Wield, setting priority does not work at all. Please also check #30

jamesrhester commented 1 year ago

Working on this. The reason for the difference with Lark, and the failure, is that the regular expression for SIGNED_FLOAT is placed before INT in the regular expression list of alternatives for the Lexer by Lark, but the opposite is true for Lerche, and so INT matches first for Lerche. Lark and Lerche both immediately expand out the production for SIGNED_FLOAT into a regular expression, so that LALR grammar reduction is not performed "live". While this may provide a useful speedup for Lark, it is probably unnecessary for Lerche.

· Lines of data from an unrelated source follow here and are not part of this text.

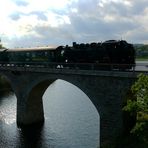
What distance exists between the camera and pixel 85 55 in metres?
41.1

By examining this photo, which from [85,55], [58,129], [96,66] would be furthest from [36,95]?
[96,66]

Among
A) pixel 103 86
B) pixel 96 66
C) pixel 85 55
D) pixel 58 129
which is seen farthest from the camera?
pixel 58 129

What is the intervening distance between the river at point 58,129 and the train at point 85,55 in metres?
8.95

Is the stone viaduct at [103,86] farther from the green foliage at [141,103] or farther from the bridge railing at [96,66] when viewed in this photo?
the green foliage at [141,103]

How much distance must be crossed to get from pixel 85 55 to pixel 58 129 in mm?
10988

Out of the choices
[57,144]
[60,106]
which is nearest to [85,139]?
[57,144]

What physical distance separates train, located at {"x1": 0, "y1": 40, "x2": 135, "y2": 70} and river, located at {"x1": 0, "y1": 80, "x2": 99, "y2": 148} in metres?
8.95

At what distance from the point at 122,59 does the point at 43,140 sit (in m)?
14.5

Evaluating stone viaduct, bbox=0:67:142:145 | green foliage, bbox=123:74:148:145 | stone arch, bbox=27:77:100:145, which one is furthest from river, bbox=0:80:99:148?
green foliage, bbox=123:74:148:145

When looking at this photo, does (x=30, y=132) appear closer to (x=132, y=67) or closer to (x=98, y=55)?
(x=98, y=55)

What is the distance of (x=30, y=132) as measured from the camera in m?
43.4

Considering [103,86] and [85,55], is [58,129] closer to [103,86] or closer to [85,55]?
[85,55]

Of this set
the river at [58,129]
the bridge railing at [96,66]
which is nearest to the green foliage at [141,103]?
the bridge railing at [96,66]

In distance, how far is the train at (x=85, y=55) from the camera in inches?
1481
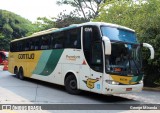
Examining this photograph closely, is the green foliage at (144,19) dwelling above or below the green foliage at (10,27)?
below

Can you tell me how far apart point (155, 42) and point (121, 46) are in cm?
540

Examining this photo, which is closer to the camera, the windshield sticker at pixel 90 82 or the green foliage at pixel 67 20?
the windshield sticker at pixel 90 82

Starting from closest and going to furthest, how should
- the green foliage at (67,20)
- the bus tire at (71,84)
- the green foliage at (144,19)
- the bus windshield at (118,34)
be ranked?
the bus windshield at (118,34)
the bus tire at (71,84)
the green foliage at (144,19)
the green foliage at (67,20)

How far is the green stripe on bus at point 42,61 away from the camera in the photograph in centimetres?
1451

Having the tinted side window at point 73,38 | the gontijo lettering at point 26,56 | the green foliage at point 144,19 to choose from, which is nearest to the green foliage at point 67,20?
the green foliage at point 144,19

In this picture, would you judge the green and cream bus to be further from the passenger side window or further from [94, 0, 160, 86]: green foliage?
[94, 0, 160, 86]: green foliage

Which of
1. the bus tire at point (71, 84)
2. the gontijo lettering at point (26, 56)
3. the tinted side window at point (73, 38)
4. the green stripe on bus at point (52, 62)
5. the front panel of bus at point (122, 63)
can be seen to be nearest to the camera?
the front panel of bus at point (122, 63)

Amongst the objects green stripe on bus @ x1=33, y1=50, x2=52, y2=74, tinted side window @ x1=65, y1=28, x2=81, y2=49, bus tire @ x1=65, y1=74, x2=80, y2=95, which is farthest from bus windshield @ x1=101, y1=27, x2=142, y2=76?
green stripe on bus @ x1=33, y1=50, x2=52, y2=74

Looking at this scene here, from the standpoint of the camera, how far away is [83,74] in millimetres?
11367

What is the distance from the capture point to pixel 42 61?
15.1 metres

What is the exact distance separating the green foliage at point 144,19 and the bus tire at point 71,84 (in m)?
5.41

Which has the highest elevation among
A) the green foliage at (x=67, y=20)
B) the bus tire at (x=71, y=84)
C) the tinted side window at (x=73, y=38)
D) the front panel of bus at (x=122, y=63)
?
the green foliage at (x=67, y=20)

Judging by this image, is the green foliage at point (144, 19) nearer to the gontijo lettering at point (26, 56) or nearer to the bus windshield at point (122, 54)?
the bus windshield at point (122, 54)

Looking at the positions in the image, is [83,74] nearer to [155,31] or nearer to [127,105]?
[127,105]
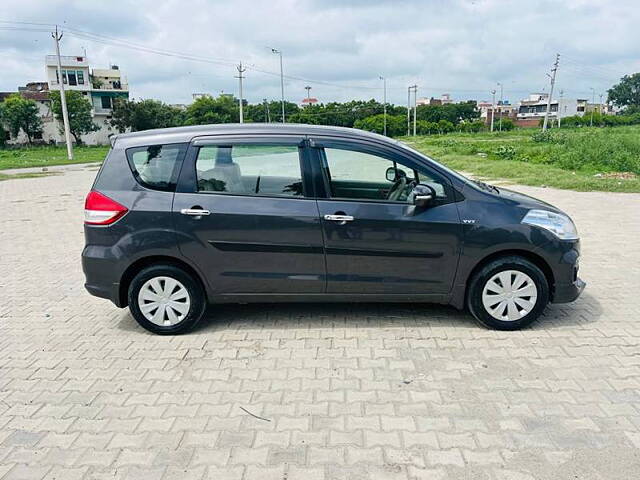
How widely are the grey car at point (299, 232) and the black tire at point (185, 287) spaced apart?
11mm

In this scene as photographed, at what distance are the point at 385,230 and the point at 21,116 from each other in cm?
6131

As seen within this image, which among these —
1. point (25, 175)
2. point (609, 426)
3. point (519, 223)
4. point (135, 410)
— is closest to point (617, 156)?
point (519, 223)

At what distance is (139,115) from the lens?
5759cm

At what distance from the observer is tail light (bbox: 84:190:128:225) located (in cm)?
403

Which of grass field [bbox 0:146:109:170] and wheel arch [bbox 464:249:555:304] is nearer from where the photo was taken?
wheel arch [bbox 464:249:555:304]

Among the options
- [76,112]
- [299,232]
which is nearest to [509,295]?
[299,232]

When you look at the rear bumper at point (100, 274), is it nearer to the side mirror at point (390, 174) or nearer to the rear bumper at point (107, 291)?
the rear bumper at point (107, 291)

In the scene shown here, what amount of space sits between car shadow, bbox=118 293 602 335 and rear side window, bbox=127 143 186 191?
4.45ft

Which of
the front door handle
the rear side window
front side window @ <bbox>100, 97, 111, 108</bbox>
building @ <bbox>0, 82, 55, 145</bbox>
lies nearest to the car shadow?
the front door handle

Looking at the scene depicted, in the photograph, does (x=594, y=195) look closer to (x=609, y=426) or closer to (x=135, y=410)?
(x=609, y=426)

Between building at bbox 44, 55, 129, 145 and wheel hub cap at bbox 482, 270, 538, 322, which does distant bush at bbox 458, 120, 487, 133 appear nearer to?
building at bbox 44, 55, 129, 145

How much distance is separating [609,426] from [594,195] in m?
11.4

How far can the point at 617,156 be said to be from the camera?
1823 centimetres

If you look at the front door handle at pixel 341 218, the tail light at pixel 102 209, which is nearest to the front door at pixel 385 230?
the front door handle at pixel 341 218
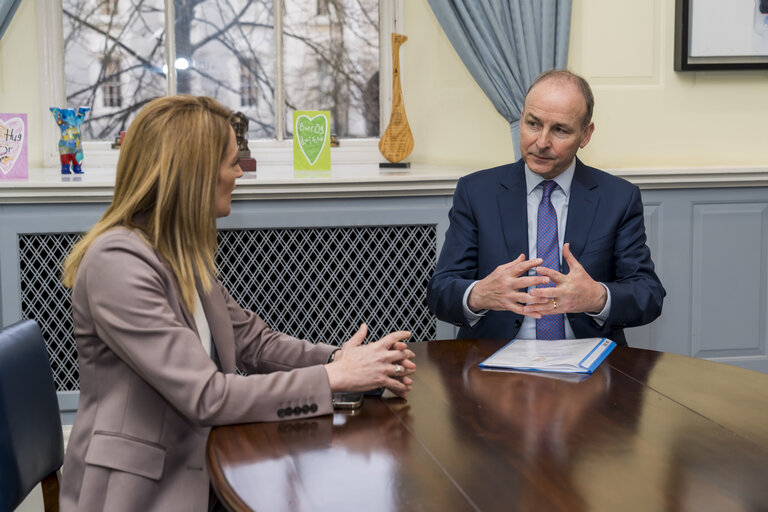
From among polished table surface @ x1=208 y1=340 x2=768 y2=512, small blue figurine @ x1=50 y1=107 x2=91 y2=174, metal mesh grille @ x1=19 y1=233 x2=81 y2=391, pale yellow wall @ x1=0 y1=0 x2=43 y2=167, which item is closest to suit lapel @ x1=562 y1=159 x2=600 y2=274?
polished table surface @ x1=208 y1=340 x2=768 y2=512

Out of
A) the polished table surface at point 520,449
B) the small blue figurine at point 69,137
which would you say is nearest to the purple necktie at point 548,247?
the polished table surface at point 520,449

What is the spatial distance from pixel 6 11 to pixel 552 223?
6.37 ft

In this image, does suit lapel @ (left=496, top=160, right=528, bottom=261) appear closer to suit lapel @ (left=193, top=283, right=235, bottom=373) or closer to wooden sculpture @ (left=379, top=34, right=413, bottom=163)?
suit lapel @ (left=193, top=283, right=235, bottom=373)

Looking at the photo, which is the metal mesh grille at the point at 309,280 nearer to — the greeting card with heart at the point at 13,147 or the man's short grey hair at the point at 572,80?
the greeting card with heart at the point at 13,147

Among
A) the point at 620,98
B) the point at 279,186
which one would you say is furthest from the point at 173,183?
the point at 620,98

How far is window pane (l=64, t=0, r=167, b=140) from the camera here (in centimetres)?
312

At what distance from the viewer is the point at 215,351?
1.49 metres

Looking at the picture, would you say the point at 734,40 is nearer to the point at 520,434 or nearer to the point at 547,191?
the point at 547,191

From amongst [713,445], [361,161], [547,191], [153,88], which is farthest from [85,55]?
[713,445]

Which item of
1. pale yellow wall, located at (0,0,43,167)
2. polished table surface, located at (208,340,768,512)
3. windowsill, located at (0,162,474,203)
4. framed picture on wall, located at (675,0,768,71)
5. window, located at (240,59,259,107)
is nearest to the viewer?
polished table surface, located at (208,340,768,512)

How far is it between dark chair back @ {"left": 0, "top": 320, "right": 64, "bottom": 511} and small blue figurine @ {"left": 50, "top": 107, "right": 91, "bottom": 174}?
1.44m

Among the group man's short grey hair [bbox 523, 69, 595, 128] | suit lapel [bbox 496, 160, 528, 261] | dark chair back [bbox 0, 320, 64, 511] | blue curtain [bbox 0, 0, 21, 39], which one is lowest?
dark chair back [bbox 0, 320, 64, 511]

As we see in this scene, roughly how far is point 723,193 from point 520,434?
2.01 m

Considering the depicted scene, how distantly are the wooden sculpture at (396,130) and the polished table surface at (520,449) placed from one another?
168 centimetres
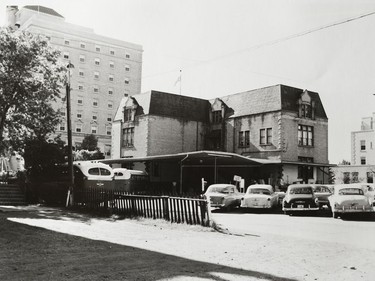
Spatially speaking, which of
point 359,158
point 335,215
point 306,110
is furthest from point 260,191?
point 359,158

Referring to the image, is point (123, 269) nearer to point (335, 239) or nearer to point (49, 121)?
point (335, 239)

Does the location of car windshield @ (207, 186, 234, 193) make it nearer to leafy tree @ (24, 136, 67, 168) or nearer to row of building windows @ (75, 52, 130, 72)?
leafy tree @ (24, 136, 67, 168)

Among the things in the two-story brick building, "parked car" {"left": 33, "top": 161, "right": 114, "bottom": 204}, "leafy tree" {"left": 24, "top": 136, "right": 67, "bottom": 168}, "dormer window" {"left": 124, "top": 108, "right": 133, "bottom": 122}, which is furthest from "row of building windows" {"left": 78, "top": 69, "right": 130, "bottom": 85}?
"leafy tree" {"left": 24, "top": 136, "right": 67, "bottom": 168}

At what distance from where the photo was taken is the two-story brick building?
40.8 m

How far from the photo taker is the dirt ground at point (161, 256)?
6.71 m

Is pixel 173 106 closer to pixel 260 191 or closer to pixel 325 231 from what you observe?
pixel 260 191

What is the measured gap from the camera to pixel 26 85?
2512 centimetres

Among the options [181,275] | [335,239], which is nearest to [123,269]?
[181,275]

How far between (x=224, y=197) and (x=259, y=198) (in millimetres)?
1723

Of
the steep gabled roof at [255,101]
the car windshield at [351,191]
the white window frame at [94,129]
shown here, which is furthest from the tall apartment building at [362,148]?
the car windshield at [351,191]

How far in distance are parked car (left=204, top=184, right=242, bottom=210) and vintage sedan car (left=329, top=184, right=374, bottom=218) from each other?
17.8ft

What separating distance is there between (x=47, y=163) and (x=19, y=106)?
148 inches

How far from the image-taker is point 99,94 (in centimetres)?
7106

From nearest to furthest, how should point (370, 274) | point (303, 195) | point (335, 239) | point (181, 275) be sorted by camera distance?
point (181, 275)
point (370, 274)
point (335, 239)
point (303, 195)
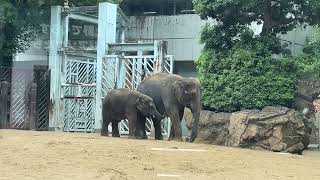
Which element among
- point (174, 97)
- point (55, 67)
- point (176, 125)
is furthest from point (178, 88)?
point (55, 67)

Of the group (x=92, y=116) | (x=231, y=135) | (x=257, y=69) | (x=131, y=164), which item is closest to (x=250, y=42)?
(x=257, y=69)

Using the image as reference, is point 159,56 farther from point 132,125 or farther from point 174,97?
point 132,125

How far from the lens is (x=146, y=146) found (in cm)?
1170

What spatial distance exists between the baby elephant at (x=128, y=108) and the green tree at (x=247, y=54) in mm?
1971

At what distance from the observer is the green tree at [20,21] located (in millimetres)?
19859

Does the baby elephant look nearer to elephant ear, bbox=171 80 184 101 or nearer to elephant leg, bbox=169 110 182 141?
elephant leg, bbox=169 110 182 141

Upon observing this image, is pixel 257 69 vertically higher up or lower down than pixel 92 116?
higher up

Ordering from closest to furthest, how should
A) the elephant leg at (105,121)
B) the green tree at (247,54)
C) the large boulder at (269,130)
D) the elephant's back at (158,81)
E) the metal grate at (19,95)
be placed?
the large boulder at (269,130) → the elephant's back at (158,81) → the green tree at (247,54) → the elephant leg at (105,121) → the metal grate at (19,95)

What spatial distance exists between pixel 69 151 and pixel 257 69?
6772mm

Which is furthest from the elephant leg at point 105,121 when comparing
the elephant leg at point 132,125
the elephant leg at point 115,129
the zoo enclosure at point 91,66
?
the zoo enclosure at point 91,66

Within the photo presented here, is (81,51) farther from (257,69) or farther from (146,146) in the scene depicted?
(146,146)

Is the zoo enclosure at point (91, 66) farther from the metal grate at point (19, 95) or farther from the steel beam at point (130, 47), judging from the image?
the metal grate at point (19, 95)

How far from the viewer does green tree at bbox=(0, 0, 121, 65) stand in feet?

jamesrhester commented 1 year ago

So one workaround is to turn all the numeric productions in grammars/common.lark into non-terminals, e.g.

       DIGIT: "0".."9"
       hexdigit: "a".."f"|"A".."F"|"0".."9"

       INT: /[0-9]+/
       signed_int: ["+"|"-"] INT
       decimal: INT "." INT? | "." INT
       _exp: ("e"|"E") signed_int
       float: INT _exp | decimal _exp?
       signed_float: ["+"|"-"] float
jamesrhester commented 1 year ago

Accidentally closed.

jamesrhester commented 1 year ago

The particular issue with floating point productions has been solved in 924c18e. I will now focus on the original issue.

GiggleLiu commented 1 year ago

Nice, thank you so much!

jamesrhester commented 1 year ago

I've tracked down the source of the original bug: identical trees were giving different hash values and therefore equality test was failing. Fix to follow.